— Start of Data provided —
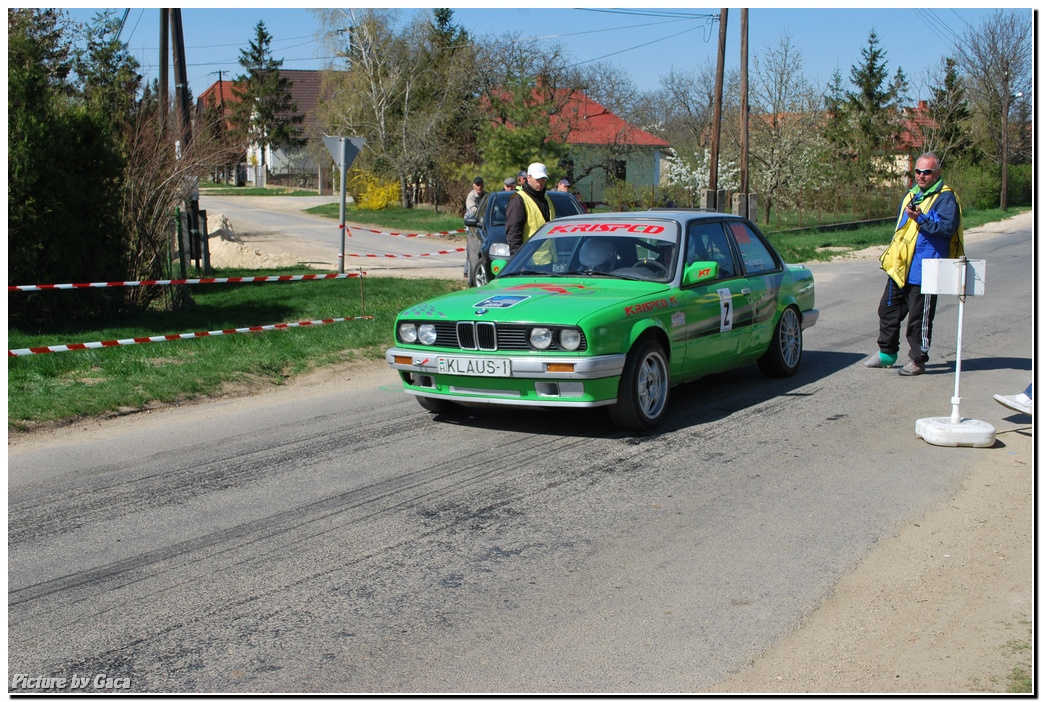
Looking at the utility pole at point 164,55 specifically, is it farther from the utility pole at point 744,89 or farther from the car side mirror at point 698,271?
the utility pole at point 744,89

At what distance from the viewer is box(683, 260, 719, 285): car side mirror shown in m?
7.98

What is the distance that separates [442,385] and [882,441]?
10.3 feet

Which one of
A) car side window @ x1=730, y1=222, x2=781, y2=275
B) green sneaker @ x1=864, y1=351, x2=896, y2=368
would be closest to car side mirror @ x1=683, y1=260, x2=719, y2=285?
car side window @ x1=730, y1=222, x2=781, y2=275

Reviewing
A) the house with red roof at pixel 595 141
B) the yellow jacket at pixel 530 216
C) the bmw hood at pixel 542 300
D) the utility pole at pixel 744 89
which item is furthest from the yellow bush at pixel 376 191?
the bmw hood at pixel 542 300

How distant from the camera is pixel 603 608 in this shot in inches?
173

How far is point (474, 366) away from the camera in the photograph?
718 centimetres

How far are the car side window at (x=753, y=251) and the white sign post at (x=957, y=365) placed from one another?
70.6 inches

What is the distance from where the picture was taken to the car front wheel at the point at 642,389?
7.18 m

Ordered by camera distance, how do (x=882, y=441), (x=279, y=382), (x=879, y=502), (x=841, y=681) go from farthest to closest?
(x=279, y=382)
(x=882, y=441)
(x=879, y=502)
(x=841, y=681)

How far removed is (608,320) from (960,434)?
2.53m

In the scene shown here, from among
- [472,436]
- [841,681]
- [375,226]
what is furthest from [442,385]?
[375,226]

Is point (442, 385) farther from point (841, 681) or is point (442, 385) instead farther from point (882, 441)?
point (841, 681)

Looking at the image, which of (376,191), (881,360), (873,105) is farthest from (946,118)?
(881,360)

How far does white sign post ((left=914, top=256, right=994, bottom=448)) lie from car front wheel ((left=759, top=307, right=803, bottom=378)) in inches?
74.4
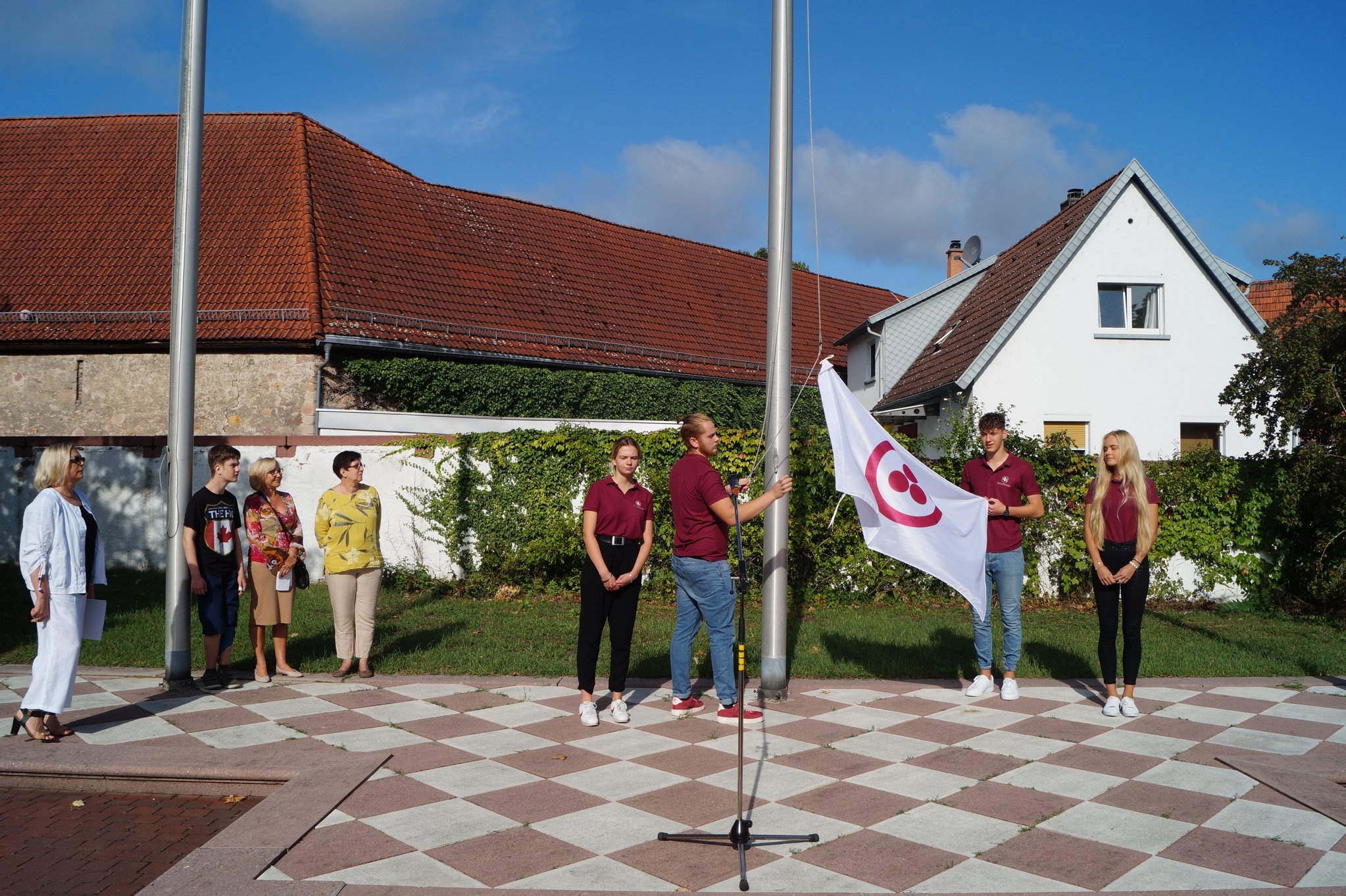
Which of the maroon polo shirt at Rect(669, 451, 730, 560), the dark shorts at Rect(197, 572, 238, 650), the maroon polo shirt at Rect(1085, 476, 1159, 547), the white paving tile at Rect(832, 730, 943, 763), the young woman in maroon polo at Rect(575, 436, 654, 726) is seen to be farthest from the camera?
the dark shorts at Rect(197, 572, 238, 650)

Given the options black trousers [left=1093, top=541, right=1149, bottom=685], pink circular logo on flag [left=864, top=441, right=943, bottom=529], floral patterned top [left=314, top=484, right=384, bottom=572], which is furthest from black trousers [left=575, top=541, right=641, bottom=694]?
black trousers [left=1093, top=541, right=1149, bottom=685]

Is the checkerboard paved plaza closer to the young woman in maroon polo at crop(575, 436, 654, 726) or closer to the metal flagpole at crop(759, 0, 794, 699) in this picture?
the young woman in maroon polo at crop(575, 436, 654, 726)

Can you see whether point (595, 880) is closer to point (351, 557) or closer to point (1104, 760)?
point (1104, 760)

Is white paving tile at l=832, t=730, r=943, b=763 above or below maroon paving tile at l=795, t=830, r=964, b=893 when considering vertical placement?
above

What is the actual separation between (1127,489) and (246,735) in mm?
6268

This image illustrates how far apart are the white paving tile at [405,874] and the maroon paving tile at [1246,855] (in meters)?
3.13

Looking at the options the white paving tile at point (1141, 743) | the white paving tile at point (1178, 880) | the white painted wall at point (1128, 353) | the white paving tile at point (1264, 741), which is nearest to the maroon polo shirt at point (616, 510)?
the white paving tile at point (1141, 743)

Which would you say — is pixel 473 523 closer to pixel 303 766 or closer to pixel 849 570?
pixel 849 570

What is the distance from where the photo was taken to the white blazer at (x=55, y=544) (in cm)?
632

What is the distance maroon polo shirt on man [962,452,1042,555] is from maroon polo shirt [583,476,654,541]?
263 cm

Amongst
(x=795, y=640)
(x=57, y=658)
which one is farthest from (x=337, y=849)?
(x=795, y=640)

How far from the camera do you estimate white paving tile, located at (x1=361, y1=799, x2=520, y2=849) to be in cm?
476

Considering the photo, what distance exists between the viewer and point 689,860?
4.51m

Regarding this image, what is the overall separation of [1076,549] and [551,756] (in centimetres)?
906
— End of Data provided —
Only the lines from the one containing "What is the actual" to the end of the listing belong in the output, each reproduced exactly.

### Task output
What is the actual separation between (1127,489) and (246,735) in mm?
6268

This image illustrates how far apart are the white paving tile at [405,874] and the maroon paving tile at [1246,855] (in meters)?
3.13

Looking at the options the white paving tile at point (1141, 743) | the white paving tile at point (1178, 880) | the white painted wall at point (1128, 353) | the white paving tile at point (1264, 741), which is nearest to the maroon polo shirt at point (616, 510)?
the white paving tile at point (1141, 743)

Which would you say — is pixel 473 523 closer to pixel 303 766 or closer to pixel 849 570?
pixel 849 570

What is the distance from where the photo was taken to the white blazer at (x=55, y=544) (in cm)?
632

What is the distance maroon polo shirt on man [962,452,1042,555] is from maroon polo shirt [583,476,654,541]?
263 cm

Amongst
(x=795, y=640)
(x=57, y=658)
which one is farthest from (x=337, y=849)?
(x=795, y=640)

How far from the camera do you estimate white paving tile, located at (x1=361, y1=799, x2=520, y2=849) to be in cm?
476

Considering the photo, what distance exists between the viewer and point 689,860?
4.51m

Regarding this image, what is the overall separation of [1076,549] and [551,756] (in centimetres)?
906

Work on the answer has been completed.